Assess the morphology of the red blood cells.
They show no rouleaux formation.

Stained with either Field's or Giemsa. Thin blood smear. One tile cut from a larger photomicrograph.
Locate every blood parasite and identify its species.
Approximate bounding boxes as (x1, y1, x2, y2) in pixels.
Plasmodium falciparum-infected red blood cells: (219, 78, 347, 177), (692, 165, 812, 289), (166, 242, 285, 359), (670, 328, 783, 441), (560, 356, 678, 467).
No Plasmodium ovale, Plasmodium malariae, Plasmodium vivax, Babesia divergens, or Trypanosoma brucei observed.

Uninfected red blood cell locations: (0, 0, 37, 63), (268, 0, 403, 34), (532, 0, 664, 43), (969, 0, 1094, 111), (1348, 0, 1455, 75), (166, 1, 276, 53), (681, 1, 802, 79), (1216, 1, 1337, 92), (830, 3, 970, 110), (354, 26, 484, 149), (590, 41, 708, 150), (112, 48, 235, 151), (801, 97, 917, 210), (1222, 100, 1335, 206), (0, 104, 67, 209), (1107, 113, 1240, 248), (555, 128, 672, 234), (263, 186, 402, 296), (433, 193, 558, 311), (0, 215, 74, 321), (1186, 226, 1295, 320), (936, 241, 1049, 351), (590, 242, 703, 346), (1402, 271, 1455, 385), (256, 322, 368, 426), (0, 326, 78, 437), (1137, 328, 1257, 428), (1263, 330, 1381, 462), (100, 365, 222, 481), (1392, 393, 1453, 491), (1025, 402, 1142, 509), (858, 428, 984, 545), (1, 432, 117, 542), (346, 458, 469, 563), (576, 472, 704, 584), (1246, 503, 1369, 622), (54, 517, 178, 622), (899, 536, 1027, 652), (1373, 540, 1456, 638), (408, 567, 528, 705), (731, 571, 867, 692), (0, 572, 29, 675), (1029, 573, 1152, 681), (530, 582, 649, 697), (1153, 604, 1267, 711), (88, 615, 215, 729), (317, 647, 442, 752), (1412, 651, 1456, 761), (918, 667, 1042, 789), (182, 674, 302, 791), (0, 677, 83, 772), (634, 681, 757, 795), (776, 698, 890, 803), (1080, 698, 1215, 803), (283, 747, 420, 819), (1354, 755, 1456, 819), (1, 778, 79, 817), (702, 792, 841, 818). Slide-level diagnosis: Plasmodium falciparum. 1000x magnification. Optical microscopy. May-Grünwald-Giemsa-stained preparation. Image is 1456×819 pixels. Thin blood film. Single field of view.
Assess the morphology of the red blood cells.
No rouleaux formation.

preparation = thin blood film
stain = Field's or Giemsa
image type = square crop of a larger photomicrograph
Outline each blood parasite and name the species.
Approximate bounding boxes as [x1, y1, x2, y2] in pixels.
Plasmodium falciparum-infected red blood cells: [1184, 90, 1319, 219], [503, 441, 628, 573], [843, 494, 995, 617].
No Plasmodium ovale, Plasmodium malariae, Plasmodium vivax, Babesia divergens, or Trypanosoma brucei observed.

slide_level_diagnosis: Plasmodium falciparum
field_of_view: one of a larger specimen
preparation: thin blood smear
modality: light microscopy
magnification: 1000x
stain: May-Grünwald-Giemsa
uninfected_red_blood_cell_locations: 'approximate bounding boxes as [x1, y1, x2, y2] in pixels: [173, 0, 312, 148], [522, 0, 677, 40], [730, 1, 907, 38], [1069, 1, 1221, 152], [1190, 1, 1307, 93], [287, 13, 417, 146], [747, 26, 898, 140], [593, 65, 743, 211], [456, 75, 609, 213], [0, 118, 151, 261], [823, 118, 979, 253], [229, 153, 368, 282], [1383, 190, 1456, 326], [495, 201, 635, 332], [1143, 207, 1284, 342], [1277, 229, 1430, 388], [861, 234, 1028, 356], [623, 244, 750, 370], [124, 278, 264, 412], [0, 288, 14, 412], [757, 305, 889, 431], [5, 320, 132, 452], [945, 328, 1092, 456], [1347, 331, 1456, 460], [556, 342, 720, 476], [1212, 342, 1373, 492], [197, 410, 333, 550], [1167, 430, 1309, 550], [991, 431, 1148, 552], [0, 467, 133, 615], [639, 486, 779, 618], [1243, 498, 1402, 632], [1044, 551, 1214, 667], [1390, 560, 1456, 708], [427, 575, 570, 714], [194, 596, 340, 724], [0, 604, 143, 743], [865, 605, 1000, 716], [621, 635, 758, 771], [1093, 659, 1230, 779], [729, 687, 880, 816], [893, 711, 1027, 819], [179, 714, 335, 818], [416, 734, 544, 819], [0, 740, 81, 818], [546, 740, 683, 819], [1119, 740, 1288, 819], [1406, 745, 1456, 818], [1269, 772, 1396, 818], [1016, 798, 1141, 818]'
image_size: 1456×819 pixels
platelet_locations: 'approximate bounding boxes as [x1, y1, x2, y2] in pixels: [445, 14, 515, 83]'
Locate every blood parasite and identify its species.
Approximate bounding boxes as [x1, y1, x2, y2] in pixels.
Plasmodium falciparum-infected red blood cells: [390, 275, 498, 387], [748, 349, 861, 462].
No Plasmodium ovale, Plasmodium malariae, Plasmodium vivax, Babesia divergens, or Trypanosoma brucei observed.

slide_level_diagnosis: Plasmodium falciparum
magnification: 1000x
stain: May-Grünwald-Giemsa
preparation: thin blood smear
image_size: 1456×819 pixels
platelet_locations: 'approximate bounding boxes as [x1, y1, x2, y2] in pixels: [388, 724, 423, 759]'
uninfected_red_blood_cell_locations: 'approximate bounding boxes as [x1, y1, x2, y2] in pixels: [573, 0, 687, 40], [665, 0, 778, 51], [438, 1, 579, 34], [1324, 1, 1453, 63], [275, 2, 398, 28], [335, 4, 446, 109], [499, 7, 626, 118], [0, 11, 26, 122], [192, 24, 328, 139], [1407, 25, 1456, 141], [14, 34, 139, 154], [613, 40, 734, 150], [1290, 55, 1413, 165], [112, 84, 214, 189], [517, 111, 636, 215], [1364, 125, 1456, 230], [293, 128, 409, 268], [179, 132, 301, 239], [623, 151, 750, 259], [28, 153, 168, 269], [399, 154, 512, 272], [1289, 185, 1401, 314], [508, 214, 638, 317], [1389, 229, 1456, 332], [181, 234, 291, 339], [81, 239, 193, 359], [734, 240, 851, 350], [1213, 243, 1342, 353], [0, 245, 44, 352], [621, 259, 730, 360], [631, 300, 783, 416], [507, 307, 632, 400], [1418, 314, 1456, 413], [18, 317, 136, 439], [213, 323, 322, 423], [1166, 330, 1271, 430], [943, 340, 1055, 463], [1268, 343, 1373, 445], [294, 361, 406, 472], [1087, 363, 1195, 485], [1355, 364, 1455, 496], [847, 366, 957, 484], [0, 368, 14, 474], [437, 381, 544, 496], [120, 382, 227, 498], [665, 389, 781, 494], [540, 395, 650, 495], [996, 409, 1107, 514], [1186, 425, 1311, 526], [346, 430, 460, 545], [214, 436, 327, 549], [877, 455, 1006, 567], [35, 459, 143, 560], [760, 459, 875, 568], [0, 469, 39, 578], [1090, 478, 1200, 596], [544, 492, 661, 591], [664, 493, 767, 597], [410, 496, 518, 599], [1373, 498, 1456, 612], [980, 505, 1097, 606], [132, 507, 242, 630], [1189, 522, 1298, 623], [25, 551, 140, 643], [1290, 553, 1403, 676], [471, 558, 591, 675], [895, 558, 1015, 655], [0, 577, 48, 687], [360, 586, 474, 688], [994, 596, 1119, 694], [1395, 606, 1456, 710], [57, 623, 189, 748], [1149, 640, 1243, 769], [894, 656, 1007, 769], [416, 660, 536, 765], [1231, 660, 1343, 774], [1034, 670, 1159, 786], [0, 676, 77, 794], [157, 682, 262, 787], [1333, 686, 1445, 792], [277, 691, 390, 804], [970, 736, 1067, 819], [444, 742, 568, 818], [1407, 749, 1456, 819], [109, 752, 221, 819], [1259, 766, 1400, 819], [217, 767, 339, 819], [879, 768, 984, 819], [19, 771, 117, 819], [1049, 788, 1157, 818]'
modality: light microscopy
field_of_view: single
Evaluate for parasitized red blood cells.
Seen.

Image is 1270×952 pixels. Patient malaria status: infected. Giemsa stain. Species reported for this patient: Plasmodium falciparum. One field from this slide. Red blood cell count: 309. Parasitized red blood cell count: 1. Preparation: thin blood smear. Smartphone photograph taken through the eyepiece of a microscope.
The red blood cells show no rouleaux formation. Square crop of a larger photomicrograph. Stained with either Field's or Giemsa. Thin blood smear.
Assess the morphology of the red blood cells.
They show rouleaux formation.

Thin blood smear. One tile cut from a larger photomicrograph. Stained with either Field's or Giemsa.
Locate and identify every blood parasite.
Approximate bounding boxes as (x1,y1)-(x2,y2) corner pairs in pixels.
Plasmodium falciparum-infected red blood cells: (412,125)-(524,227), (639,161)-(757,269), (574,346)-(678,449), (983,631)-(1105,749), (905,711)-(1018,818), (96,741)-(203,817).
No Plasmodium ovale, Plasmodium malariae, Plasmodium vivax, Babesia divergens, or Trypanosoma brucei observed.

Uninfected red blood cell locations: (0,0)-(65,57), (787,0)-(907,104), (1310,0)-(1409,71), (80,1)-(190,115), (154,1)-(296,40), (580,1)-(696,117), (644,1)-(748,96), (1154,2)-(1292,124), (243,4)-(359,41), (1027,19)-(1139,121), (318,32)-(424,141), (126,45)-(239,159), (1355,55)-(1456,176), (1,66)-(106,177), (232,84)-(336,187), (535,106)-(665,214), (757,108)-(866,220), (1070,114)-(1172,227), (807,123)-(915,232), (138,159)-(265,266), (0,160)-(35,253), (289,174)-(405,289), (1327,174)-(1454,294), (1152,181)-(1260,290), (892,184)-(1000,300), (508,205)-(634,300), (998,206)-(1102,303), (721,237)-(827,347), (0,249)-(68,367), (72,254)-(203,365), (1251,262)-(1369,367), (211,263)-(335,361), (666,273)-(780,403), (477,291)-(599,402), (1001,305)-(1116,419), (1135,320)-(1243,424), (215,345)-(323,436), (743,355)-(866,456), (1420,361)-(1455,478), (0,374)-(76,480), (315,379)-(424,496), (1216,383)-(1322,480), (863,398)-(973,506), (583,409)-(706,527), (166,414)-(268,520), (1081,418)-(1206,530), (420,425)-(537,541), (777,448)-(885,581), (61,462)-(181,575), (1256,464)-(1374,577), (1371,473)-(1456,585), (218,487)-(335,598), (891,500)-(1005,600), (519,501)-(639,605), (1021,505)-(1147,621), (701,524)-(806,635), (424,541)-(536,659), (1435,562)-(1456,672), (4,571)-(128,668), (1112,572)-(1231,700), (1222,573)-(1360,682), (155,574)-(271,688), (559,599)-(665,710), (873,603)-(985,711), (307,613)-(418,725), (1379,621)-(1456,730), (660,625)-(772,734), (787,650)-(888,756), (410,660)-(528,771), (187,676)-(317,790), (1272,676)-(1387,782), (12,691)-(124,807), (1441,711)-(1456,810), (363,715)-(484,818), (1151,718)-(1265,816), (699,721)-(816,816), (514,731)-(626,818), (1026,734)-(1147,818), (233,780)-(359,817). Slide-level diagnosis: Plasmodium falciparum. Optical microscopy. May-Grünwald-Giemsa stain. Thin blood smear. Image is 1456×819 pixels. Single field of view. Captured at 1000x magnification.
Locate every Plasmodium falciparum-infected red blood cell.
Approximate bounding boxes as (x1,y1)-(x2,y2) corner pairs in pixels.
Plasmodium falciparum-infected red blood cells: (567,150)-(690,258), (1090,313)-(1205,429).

### What you will do
The lines above starting at the one that contains "Locate and identify every blood parasite." and ending at the one that contains "(983,631)-(1105,749), (905,711)-(1018,818), (96,741)-(203,817)." must be transcribed exactly, and no other lines may appear.

### Exercise result
Locate and identify every blood parasite.
Approximate bounding boxes as (x1,y1)-(x2,y2) corner pairs in pixels.
Plasmodium falciparum-infected red blood cells: (412,125)-(524,227), (639,161)-(757,269), (574,346)-(678,449), (983,631)-(1105,749), (905,711)-(1018,818), (96,741)-(203,817).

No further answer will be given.